## DATA PROVIDED
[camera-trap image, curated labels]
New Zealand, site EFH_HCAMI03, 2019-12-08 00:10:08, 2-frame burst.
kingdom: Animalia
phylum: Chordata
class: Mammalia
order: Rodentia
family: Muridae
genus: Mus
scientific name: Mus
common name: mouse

## EXERCISE GOAL
All the records above need to be transcribed exactly and in full.

## RESULT
[camera-trap image, curated labels]
New Zealand, site EFH_HCAMI03, 2019-12-08 00:10:08, 2-frame burst.
kingdom: Animalia
phylum: Chordata
class: Mammalia
order: Rodentia
family: Muridae
genus: Mus
scientific name: Mus
common name: mouse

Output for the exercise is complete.